- **Work request**
What is needed is an exact transcription of the listing, with the images removed.
(Data shown)
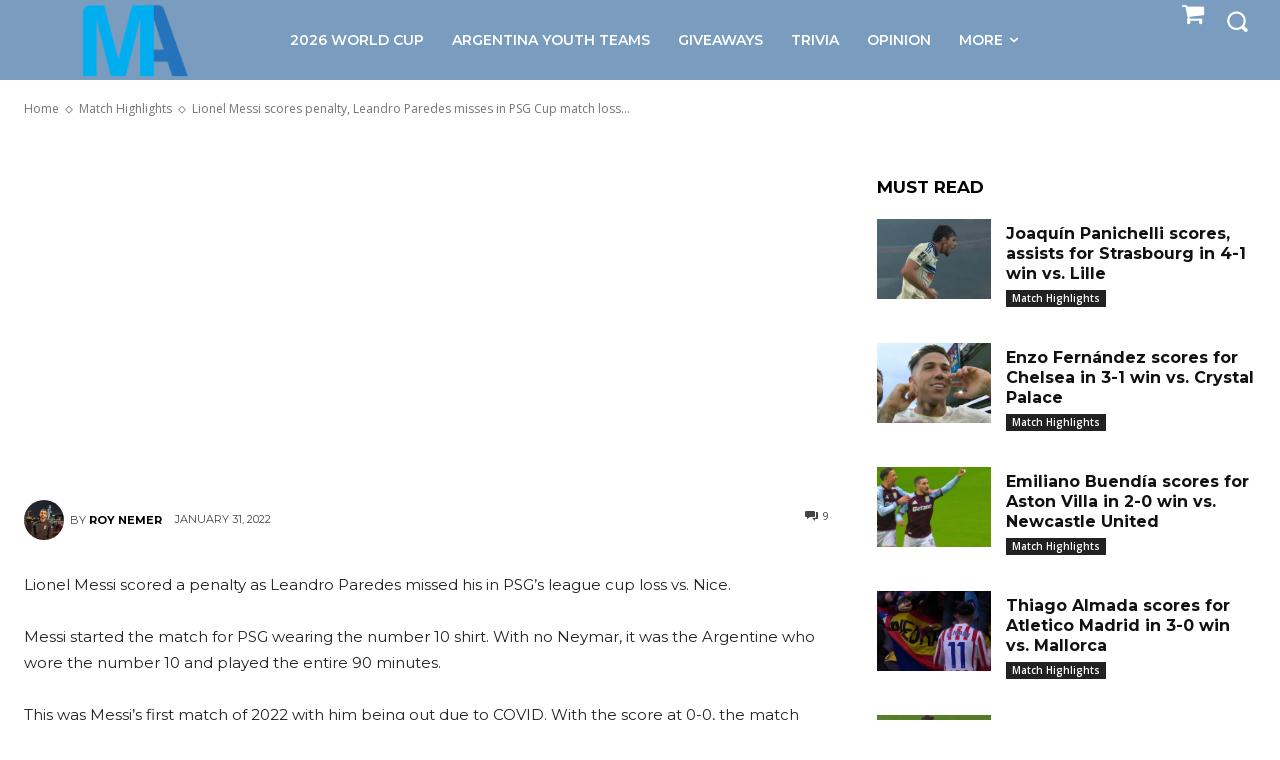

--- FILE ---
content_type: text/html; charset=utf-8
request_url: https://www.google.com/recaptcha/api2/aframe
body_size: -83
content:
<!DOCTYPE HTML><html><head><meta http-equiv="content-type" content="text/html; charset=UTF-8"></head><body><script nonce="1XP9PiYFBVMkQ83IZQrv_Q">/** Anti-fraud and anti-abuse applications only. See google.com/recaptcha */ try{var clients={'sodar':'https://pagead2.googlesyndication.com/pagead/sodar?'};window.addEventListener("message",function(a){try{if(a.source===window.parent){var b=JSON.parse(a.data);var c=clients[b['id']];if(c){var d=document.createElement('img');d.src=c+b['params']+'&rc='+(localStorage.getItem("rc::a")?sessionStorage.getItem("rc::b"):"");window.document.body.appendChild(d);sessionStorage.setItem("rc::e",parseInt(sessionStorage.getItem("rc::e")||0)+1);localStorage.setItem("rc::h",'1769426196319');}}}catch(b){}});window.parent.postMessage("_grecaptcha_ready", "*");}catch(b){}</script></body></html>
(End Data shown)
- **Written solution**
--- FILE ---
content_type: text/html; charset=utf-8
request_url: https://www.google.com/recaptcha/api2/aframe
body_size: -83
content:
<!DOCTYPE HTML><html><head><meta http-equiv="content-type" content="text/html; charset=UTF-8"></head><body><script nonce="1XP9PiYFBVMkQ83IZQrv_Q">/** Anti-fraud and anti-abuse applications only. See google.com/recaptcha */ try{var clients={'sodar':'https://pagead2.googlesyndication.com/pagead/sodar?'};window.addEventListener("message",function(a){try{if(a.source===window.parent){var b=JSON.parse(a.data);var c=clients[b['id']];if(c){var d=document.createElement('img');d.src=c+b['params']+'&rc='+(localStorage.getItem("rc::a")?sessionStorage.getItem("rc::b"):"");window.document.body.appendChild(d);sessionStorage.setItem("rc::e",parseInt(sessionStorage.getItem("rc::e")||0)+1);localStorage.setItem("rc::h",'1769426196319');}}}catch(b){}});window.parent.postMessage("_grecaptcha_ready", "*");}catch(b){}</script></body></html>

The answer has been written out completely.